__Directive__
Please count how many lines of the records below contain the string "Competed", treating uppercase and lowercase as different, and reply with the number alone.

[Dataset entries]
.....

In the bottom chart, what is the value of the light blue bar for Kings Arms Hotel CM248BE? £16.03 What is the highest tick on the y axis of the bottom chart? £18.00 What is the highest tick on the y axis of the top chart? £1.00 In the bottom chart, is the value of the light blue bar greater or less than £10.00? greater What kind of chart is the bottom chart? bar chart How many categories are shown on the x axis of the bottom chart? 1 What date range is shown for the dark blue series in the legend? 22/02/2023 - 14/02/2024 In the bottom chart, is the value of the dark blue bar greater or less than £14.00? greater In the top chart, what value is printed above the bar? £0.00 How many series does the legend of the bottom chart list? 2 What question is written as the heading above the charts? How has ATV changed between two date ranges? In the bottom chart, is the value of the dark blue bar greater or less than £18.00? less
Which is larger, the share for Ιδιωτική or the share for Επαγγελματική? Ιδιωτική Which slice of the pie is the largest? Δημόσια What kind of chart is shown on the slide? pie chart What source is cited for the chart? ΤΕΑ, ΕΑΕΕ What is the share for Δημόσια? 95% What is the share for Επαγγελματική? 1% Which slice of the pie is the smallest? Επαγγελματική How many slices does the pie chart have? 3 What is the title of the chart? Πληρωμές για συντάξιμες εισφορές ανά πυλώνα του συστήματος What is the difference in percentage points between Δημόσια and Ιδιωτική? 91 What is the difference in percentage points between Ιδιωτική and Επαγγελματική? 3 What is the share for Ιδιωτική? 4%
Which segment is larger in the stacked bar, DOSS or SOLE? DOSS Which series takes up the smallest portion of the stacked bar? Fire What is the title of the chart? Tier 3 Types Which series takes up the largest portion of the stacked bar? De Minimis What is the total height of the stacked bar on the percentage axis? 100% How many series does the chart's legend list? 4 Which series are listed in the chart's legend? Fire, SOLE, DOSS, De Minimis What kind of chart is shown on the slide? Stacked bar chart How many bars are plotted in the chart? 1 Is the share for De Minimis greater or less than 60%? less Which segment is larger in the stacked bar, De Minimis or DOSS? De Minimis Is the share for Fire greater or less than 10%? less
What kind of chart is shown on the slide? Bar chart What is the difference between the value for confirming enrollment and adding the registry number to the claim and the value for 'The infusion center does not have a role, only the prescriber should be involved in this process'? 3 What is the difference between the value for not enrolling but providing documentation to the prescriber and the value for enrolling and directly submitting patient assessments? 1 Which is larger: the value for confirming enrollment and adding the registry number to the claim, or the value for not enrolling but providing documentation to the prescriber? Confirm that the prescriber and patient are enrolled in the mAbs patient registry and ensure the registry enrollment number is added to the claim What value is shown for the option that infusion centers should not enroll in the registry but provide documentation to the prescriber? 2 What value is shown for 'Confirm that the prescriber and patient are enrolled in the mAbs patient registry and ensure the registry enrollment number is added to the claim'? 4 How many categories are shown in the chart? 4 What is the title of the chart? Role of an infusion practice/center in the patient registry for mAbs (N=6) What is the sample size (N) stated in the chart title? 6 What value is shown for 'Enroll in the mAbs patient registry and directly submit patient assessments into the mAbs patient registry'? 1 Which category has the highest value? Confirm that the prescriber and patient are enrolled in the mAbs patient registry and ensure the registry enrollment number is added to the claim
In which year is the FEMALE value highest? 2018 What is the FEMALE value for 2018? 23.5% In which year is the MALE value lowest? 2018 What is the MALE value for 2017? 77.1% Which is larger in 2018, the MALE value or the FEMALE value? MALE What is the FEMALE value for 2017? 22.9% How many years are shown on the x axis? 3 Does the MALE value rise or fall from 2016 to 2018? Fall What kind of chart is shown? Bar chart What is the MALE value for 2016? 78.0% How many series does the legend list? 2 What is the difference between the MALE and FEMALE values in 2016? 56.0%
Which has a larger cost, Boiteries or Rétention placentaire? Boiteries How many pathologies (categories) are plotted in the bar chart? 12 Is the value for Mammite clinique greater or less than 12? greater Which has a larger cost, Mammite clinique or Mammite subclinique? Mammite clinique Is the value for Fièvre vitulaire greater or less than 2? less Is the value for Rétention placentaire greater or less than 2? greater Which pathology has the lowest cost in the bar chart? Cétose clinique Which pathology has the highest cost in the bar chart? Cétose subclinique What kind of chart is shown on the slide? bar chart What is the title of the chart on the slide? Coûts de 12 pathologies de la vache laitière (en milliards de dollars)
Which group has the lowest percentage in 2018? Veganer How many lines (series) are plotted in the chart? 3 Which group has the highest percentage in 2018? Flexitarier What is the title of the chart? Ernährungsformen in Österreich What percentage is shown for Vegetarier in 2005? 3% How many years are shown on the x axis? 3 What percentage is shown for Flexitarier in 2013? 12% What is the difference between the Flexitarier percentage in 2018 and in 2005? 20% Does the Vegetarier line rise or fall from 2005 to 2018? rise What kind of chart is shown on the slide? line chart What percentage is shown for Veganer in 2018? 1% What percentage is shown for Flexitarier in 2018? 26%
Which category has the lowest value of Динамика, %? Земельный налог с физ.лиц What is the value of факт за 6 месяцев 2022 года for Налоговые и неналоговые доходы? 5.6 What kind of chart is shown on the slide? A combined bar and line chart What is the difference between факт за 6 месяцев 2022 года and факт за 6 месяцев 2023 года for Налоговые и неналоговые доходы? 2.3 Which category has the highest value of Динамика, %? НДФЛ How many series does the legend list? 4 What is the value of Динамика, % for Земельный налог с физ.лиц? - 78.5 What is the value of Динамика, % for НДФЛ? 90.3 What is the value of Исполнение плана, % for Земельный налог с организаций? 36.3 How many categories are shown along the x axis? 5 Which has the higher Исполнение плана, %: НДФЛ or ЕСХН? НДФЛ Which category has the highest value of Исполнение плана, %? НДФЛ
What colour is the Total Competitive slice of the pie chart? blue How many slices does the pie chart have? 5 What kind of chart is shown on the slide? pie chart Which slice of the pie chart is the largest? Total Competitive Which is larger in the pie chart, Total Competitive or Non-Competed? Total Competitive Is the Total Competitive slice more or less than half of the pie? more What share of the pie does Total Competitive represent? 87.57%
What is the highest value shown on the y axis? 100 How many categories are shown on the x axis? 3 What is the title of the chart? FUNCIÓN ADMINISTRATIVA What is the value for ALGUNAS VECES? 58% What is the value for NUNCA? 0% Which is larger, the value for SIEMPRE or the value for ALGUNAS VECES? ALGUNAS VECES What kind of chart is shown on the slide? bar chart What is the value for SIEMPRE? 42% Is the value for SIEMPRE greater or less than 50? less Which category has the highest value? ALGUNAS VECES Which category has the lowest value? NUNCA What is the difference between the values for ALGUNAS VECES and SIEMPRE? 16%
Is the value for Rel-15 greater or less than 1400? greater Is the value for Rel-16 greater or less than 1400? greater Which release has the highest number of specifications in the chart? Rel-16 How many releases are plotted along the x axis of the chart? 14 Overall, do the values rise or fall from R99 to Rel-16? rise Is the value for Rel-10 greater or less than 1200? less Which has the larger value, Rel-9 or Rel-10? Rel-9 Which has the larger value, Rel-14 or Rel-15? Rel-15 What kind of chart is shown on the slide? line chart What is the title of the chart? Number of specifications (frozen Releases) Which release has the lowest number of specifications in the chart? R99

.....

__Result of the task__
1